__ASSIGNED TASK__: Give, as a bare number, the count of lines below that contain "camera".

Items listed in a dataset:

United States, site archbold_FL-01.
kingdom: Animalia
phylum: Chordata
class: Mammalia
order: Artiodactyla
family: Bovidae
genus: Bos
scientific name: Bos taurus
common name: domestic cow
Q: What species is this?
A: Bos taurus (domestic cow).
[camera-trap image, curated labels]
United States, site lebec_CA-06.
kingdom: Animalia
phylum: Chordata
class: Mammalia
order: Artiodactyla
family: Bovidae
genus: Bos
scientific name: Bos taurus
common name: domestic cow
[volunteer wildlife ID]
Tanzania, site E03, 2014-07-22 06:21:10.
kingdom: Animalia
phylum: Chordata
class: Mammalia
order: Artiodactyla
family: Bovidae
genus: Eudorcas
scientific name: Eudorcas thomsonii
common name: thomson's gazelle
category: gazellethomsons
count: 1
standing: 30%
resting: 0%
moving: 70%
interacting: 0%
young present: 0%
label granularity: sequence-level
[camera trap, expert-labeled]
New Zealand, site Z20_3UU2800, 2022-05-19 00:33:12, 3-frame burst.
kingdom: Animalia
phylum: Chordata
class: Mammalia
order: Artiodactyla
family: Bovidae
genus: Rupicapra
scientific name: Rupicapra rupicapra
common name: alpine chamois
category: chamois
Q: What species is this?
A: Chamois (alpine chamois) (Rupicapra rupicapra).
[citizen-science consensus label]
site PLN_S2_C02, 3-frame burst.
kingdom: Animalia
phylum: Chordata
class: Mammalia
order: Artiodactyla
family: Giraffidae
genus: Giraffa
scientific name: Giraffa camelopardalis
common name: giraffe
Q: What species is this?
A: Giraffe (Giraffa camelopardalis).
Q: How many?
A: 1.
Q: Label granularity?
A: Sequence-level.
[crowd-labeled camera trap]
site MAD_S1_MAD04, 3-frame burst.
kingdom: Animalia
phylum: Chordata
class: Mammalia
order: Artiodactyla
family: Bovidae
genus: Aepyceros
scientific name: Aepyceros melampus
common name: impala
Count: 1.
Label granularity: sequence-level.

__EXERCISE SOLUTION__: 3